Hamas denounced Abbas” decision as a violation of a cease-fire agreement, but stopped short of pulling out of the truce.
Abbas, announcing the delay from his headquarters in Ramallah, said a new date would be set after discussions with the Palestinian legislature and rival political factions, such as Hamas.
Abbas has been at odds with members of his party over the voting procedure. Abbas wants all candidates to compete at a "national" level, while some members of the party favor local races.
Abbas has refused to support legislation passed by parliament that would have two-thirds of the seats chosen in regional districts and one-third in national party slates.
But the delay appeared to be aimed at heading off the Hamas threat. The Islamic group has won a number of key races in recent local elections, and appears poised to make strong gains in the legislative election as well. It is the first time Hamas has fielded candidates for parliament.
"Hamas rejects the decision to call off the election," said spokesman Sami Abu Zuhri. "We consider this decision as a violation for all the Palestinian understandings and national agreements."

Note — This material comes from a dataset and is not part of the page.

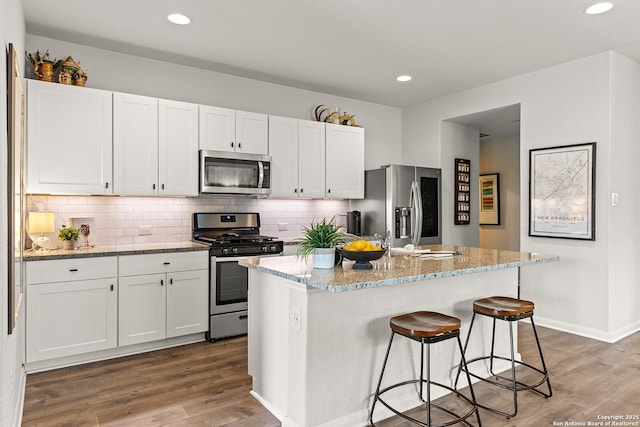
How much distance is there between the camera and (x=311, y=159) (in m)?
4.90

In March, Hamas and other Palestinian factions agreed to honor a cease-fire reached between Abbas and Israel. As part of the agreement, Abbas promised the militants an official role in Palestinian decision-making.
Hamas had threatened to walk away from the truce with Israel if Abbas delayed the elections. But Abu Zuhri said only that Abbas” decision "might harm the credibility of relations" between the Palestinian Authority and rival factions.
Islamic Jihad, a violent group that had planned to boycott the election, called for the Palestinians to strengthen national unity.